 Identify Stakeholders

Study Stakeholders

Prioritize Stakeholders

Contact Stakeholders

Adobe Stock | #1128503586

━━━━━━━━━━

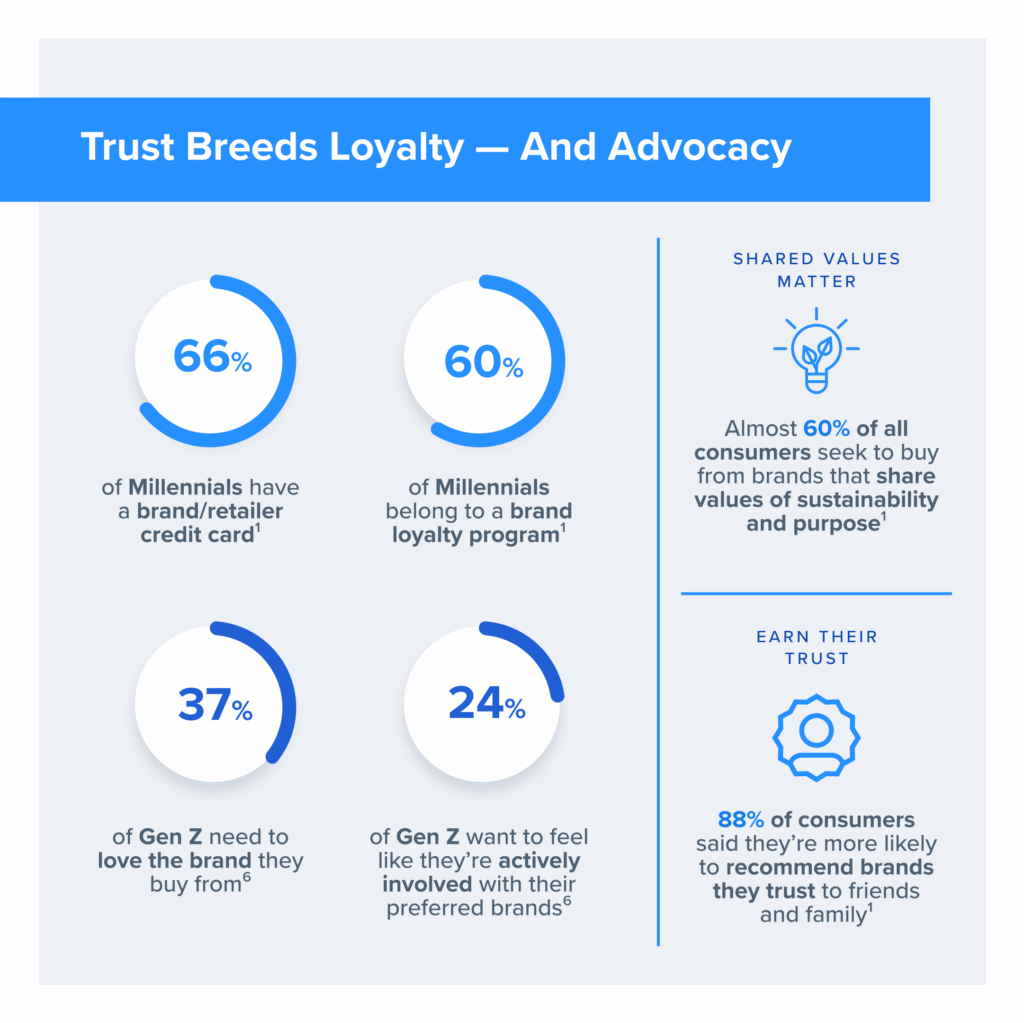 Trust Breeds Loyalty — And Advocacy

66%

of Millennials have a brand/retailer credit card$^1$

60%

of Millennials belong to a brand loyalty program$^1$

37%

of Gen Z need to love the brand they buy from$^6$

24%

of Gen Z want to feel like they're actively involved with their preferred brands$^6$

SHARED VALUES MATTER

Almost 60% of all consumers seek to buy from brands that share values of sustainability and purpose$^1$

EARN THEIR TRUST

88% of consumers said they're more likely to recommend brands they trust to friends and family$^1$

━━━━━━━━━━

PROBLEM:
Return the material from the line containing "Trust Breeds Loyalty — And Advocacy" through the line containing "88% of consumers", exactly and in full, but without its pictures.

WORKED SOLUTION:
 Trust Breeds Loyalty — And Advocacy

66%

of Millennials have a brand/retailer credit card$^1$

60%

of Millennials belong to a brand loyalty program$^1$

37%

of Gen Z need to love the brand they buy from$^6$

24%

of Gen Z want to feel like they're actively involved with their preferred brands$^6$

SHARED VALUES MATTER

Almost 60% of all consumers seek to buy from brands that share values of sustainability and purpose$^1$

EARN THEIR TRUST

88% of consumers said they're more likely to recommend brands they trust to friends and family$^1$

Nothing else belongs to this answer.